▶ _PROMPT_
Revise the records below by changing "bare leg" to "exposed leg" and leaving every other word unchanged.

▶ _RECORDED INFORMATION_
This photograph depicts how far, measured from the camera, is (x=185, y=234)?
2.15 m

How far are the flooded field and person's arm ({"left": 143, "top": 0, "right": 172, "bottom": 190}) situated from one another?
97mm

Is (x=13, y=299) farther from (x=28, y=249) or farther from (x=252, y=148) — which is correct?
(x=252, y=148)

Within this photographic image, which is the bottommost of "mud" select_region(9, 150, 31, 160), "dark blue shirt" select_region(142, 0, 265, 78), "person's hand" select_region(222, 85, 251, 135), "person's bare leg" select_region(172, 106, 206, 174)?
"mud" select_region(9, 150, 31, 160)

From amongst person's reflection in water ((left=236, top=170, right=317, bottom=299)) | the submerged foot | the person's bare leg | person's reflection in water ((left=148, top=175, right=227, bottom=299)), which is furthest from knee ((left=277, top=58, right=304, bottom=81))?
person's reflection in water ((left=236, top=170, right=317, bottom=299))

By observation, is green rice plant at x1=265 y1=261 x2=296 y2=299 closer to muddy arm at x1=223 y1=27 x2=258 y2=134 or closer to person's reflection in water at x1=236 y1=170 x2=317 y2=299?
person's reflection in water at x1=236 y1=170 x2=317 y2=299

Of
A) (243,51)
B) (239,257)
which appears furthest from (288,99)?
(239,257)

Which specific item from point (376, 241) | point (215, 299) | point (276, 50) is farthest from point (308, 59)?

▶ _OUTPUT FOR THIS EXERCISE_
This photograph depicts how far, measured from the camera, is (x=185, y=234)?
2.15 m

How far are the flooded field and person's arm ({"left": 143, "top": 0, "right": 172, "bottom": 190}) situated from one another?
97mm

Is (x=13, y=299) farther from (x=28, y=249) or farther from (x=252, y=148) — which is correct?
(x=252, y=148)

Within this photographic image, which is the bottommost of "mud" select_region(9, 150, 31, 160), "dark blue shirt" select_region(142, 0, 265, 78), "person's hand" select_region(222, 85, 251, 135), "person's exposed leg" select_region(172, 106, 206, 174)?
"mud" select_region(9, 150, 31, 160)

From amongst person's reflection in water ((left=236, top=170, right=317, bottom=299)) | the submerged foot | the person's exposed leg | person's reflection in water ((left=148, top=175, right=227, bottom=299)), which is furthest from knee ((left=277, top=58, right=304, bottom=81))?
person's reflection in water ((left=236, top=170, right=317, bottom=299))

By observation, is green rice plant at x1=265 y1=261 x2=296 y2=299 closer to muddy arm at x1=223 y1=27 x2=258 y2=134 or closer to person's reflection in water at x1=236 y1=170 x2=317 y2=299?
person's reflection in water at x1=236 y1=170 x2=317 y2=299

Of
A) (243,51)
B) (239,257)
which appears furthest from (288,99)?
(239,257)

Which specific item from point (376, 241) | point (215, 299) | point (276, 50) is farthest from point (308, 59)?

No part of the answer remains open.